# WORK TASK A
Translate this sentence from the fine-mapping abstract below into Spanish: "We thus urge extreme caution when interpreting fine-mapping results from meta-analysis."
# WORK TASK B
Using the fine-mapping abstract below, answer each question briefly:
(i) How many Japanese individuals from BioBank Japan were used?
(ii) What is the name of the quality-control method proposed in Chapter 3?
(iii) Using UKBB Africans, what improvement in prediction accuracy over BOLT-LMM did PolyPred achieve?
# WORK TASK C
For each statement, decide whether the fine-mapping abstract below agrees with it. Answer yes or no, and quote the words that decide it.
(i) Gene expression was fine-mapped using 49 tissues from GTEx.
(ii) Meta-analysis fine-mapping proved well calibrated in simulations.
(iii) Aggregating data across populations replicated 285 high-confidence variant-trait pairs.

Fine-mapping complex traits in large-scale biobanks across diverse populations

Abstract

Identifying causal variants for complex traits is a major goal of human genetics research. Despite the great success of genome-wide association studies (GWAS) in locus discovery, individual causal variants in associated loci remain largely unresolved, limiting the biological inference possible from follow-up experimentation. In this dissertation, I present our fine-mapping analyses of complex traits in large-scale biobanks across diverse populations to create an atlas of causal variants.

We first fine-mapped complex traits using 361,194 European individuals from UK Biobank (UKBB) and gene expression using 49 tissues from GTEx (Chapter 1). We then extended our fine-mapping of complex traits to multiple populations, using 178,726 Japanese individuals from BioBank Japan and 271,341 Finnish individuals from FinnGen (Chapter 2). In total, we identified 4,518 variant-trait pairs with high posterior probability (> 0.9) of causality across the three populations. Aggregating data across populations enabled replication of 285 high-confidence variant-trait pairs as well as identification of 1,492 unique fine-mapped coding variants and 176 genes in which multiple independent coding variants influence the same trait. These results demonstrate that fine-mapping in diverse populations enables novel insights into the biology of complex traits by pinpointing high-confidence causal variants for further characterization.

Next, we investigated fine-mapping accuracy in GWAS meta-analysis (Chapter 3). We demonstrated that meta-analysis fine-mapping is substantially miscalibrated in simulations and proposed a novel quality-control method, SLALOM, that identifies suspicious loci for meta-analysis fine-mapping. Having validated SLALOM performance in simulations, we found widespread suspicious patterns in existing GWAS significant loci that call into question fine-mapping accuracy. We thus urge extreme caution when interpreting fine-mapping results from meta-analysis.

Finally, we introduce a new polygenic risk score (PRS) method, PolyPred, that improves cross-population polygenic prediction by combining a new fine-mapping-based predictor and a published BOLT-LMM predictor (Chapter 4). Leveraging estimated causal effects from fine-mapping enabled higher PRS transferability in non-European populations, achieving up to +32% improvement in prediction accuracy vs. BOLT-LMM using UKBB Africans.

Altogether, this work demonstrates key advances in fine-mapping complex traits across diverse populations and provides insights into further variant characterization as well as improved polygenic prediction based on fine-mapping.

# RECORDS

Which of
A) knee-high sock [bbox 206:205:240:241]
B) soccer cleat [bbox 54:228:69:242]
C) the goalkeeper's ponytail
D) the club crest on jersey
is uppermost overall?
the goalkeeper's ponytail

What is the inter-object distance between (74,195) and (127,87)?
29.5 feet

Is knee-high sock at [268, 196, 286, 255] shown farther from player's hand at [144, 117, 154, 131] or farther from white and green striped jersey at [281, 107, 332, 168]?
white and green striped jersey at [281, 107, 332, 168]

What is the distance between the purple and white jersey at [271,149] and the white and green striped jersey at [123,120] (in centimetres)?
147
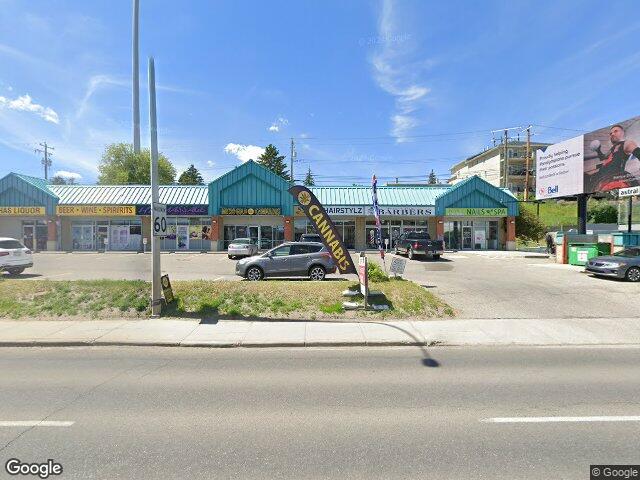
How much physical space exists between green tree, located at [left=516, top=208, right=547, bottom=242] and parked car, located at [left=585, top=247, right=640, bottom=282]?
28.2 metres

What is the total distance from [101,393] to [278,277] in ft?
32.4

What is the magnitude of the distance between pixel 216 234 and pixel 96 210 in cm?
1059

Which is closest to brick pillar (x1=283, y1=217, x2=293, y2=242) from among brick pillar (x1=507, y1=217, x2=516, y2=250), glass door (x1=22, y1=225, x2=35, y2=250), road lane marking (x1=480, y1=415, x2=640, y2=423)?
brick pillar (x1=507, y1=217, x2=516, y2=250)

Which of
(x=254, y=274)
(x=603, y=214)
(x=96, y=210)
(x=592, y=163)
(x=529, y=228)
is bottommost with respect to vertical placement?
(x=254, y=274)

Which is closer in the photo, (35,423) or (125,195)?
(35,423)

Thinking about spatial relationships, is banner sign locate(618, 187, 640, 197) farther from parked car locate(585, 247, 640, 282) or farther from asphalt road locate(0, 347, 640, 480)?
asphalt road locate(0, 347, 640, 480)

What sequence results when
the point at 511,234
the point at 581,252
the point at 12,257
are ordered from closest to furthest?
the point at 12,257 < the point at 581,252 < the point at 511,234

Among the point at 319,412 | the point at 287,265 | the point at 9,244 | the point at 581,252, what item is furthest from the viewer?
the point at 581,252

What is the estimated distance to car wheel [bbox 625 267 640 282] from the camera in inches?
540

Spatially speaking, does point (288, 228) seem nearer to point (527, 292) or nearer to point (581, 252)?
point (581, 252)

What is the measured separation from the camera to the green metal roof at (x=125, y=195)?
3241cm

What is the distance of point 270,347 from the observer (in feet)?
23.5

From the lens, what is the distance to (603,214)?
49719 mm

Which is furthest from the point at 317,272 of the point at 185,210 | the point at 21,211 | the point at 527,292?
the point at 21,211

---

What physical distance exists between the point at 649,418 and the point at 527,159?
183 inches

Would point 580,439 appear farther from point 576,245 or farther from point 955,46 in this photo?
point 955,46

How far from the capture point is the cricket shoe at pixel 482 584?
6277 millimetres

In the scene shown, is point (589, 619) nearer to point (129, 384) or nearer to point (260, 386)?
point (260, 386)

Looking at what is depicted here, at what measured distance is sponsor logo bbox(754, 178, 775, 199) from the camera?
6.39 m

==

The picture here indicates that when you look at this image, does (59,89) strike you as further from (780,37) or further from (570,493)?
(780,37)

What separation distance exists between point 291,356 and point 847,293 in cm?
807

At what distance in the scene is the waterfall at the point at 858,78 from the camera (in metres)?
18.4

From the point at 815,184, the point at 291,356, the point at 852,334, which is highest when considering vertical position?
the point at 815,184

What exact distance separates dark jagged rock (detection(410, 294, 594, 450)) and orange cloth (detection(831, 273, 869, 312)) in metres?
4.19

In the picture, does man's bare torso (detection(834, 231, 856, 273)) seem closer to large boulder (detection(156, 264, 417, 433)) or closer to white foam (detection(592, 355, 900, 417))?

# OUTPUT A
Por lo tanto, instamos a tener extrema precaución al interpretar los resultados de mapeo fino provenientes de metaanálisis.

# OUTPUT B
(i) 178,726
(ii) SLALOM
(iii) Up to +32%

# OUTPUT C
(i) Yes: "gene expression using 49 tissues from GTEx"
(ii) No: "meta-analysis fine-mapping is substantially miscalibrated in simulations"
(iii) Yes: "Aggregating data across populations enabled replication of 285 high-confidence variant-trait pairs"